## Try it
Copy every line of the material below word for word, and leave out the pictures.

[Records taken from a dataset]
^^^^^^^^^^^^^^^^
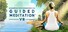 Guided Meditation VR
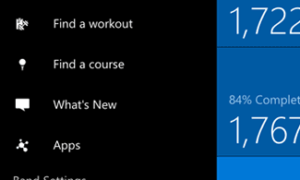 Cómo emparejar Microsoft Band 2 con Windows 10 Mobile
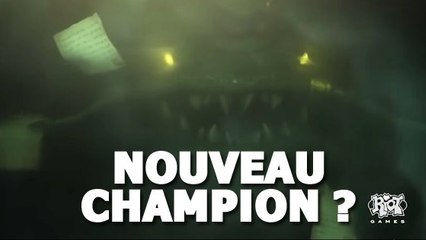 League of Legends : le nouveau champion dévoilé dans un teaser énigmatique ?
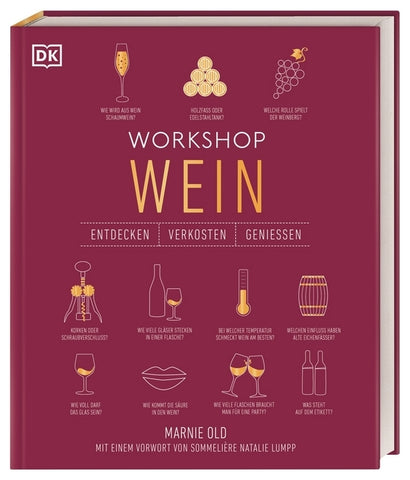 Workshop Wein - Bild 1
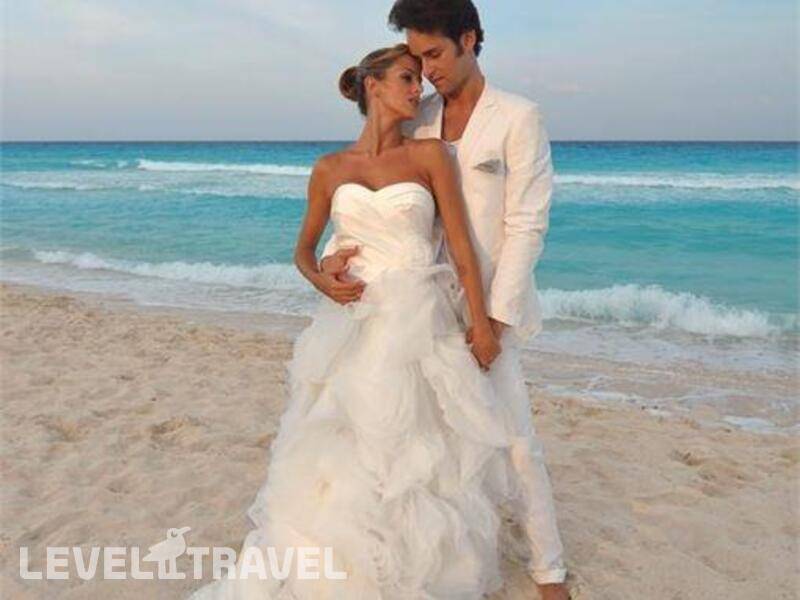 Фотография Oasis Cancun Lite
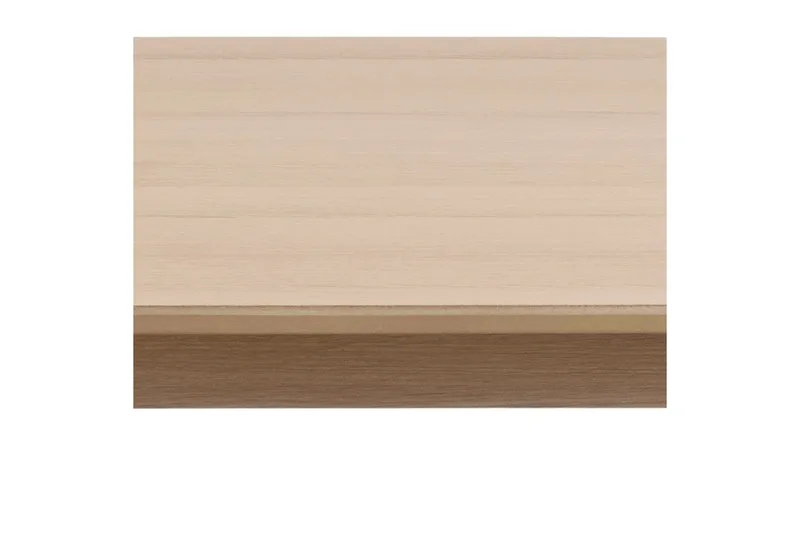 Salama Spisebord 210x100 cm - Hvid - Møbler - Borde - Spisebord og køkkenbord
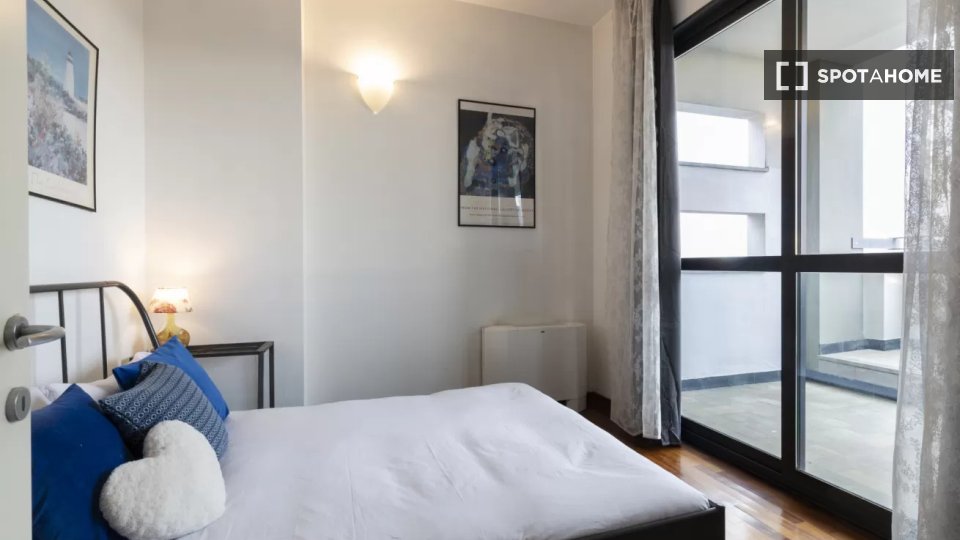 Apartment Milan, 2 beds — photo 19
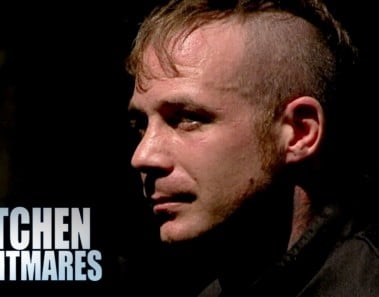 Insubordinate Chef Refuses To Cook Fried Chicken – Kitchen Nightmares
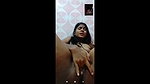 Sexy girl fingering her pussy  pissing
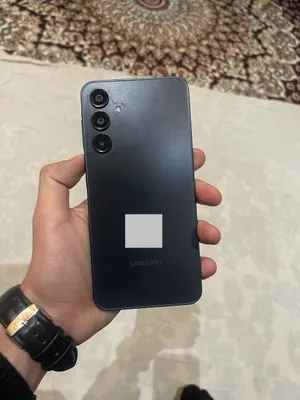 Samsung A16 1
^^^^^^^^^^^^^^^^
## Result for this task
 Guided Meditation VR
 Cómo emparejar Microsoft Band 2 con Windows 10 Mobile
 League of Legends : le nouveau champion dévoilé dans un teaser énigmatique ?
 Workshop Wein - Bild 1
 Фотография Oasis Cancun Lite
 Salama Spisebord 210x100 cm - Hvid - Møbler - Borde - Spisebord og køkkenbord
 Apartment Milan, 2 beds — photo 19
 Insubordinate Chef Refuses To Cook Fried Chicken – Kitchen Nightmares
 Sexy girl fingering her pussy  pissing
 Samsung A16 1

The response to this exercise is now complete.